-- Requisitos do exercício --
(1) Segundo o texto sobre monitoração eletrônica, em que dispositivo do Código de Processo Penal essa medida está prevista?
(2) Reproduza sem alterações o trecho do texto sobre monitoração eletrônica que começa nas palavras "No Código de" e termina depois de "diversas da prisão.".

-- Documento de origem --
────────────────────

Violência doméstica e a monitoração eletrônica

Violência doméstica e a monitoração eletrônica

O desenvolvimento tecnológico nos trouxe novas formas de controle do cumprimento de pena e de outras medidas cautelares daqueles que transgridem o sistema penal.

A monitoração eletrônica na Lei de Execução Penal é prevista no Artigo 146-B, incluído em 2010, e que define a fiscalização por esse meio quando o Juiz autorizar a saída temporária, no regime semiaberto e quando for determinada a prisão domiciliar. 

No Código de Processo Penal tem sua previsão no Artigo 319, inciso IX, incluído em 2011, localizado no capítulo das medidas cautelares diversas da prisão.

O Artigo 146-C da LEP traz os deveres a serem cumpridos pelo monitorado. E são eles: receber as visitas do servidor responsável pela monitoração eletrônica, responder aos seus contatos e cumprir as suas orientações; e não retirar, violar, modificar, danificar de qualquer forma o dispositivo de monitoração eletrônica ou permitir que outra pessoa o faça.

────────────────────

-- Extrato dos dados --

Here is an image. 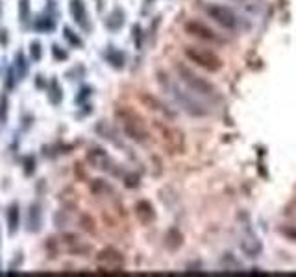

────────────────────

-- Respostas por tarefa --
(1) No Artigo 319, inciso IX, incluído em 2011.

(2)
No Código de Processo Penal tem sua previsão no Artigo 319, inciso IX, incluído em 2011, localizado no capítulo das medidas cautelares diversas da prisão.